**AIM:** Copy the lines of the listing below, starting at the line containing "What is the exact" and continuing through the last line of the listing. Reproduce each line without any change.

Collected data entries
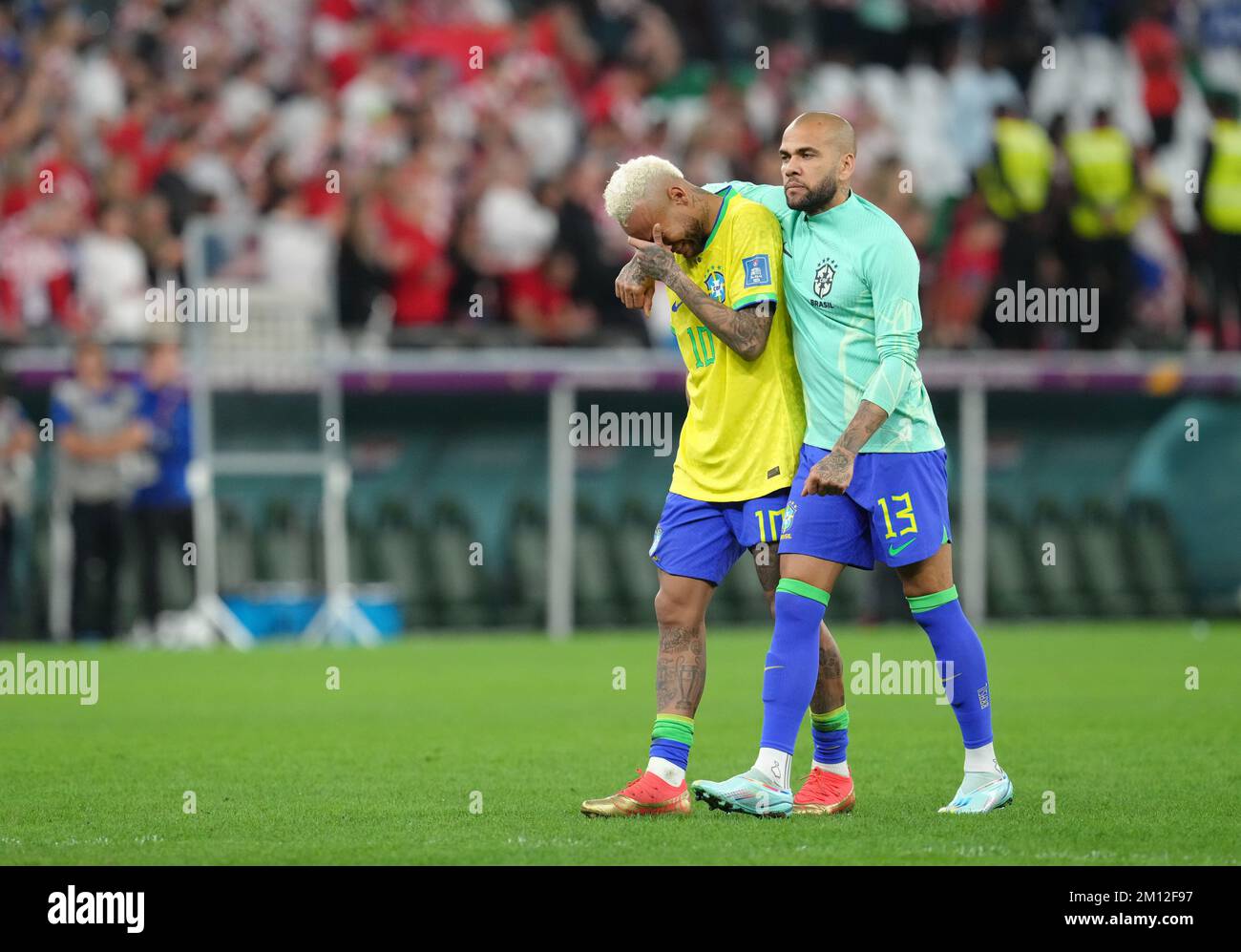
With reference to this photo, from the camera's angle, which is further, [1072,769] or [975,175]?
[975,175]

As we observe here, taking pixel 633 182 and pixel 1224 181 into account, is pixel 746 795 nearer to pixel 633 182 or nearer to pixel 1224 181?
pixel 633 182

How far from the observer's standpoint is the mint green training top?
757 cm

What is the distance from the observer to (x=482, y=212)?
1873 cm

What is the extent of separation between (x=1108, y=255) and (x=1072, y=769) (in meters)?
11.9

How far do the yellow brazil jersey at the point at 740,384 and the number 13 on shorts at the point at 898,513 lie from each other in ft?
1.29

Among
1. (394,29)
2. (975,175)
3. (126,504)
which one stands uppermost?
(394,29)

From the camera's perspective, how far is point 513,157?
19016mm

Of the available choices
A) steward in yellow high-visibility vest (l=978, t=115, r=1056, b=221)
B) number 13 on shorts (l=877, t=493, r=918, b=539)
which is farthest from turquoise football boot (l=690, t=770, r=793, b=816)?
steward in yellow high-visibility vest (l=978, t=115, r=1056, b=221)

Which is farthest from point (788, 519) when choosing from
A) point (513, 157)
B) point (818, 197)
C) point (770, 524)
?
point (513, 157)

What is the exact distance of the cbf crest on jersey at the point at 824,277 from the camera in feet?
25.2

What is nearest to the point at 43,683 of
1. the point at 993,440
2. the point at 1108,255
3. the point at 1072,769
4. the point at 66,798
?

**ANSWER TO THIS EXERCISE:**
What is the exact distance of the cbf crest on jersey at the point at 824,277 from the camera in feet?
25.2

What is nearest to the point at 43,683 of
1. the point at 993,440
2. the point at 1108,255
3. the point at 1072,769
4. the point at 66,798
?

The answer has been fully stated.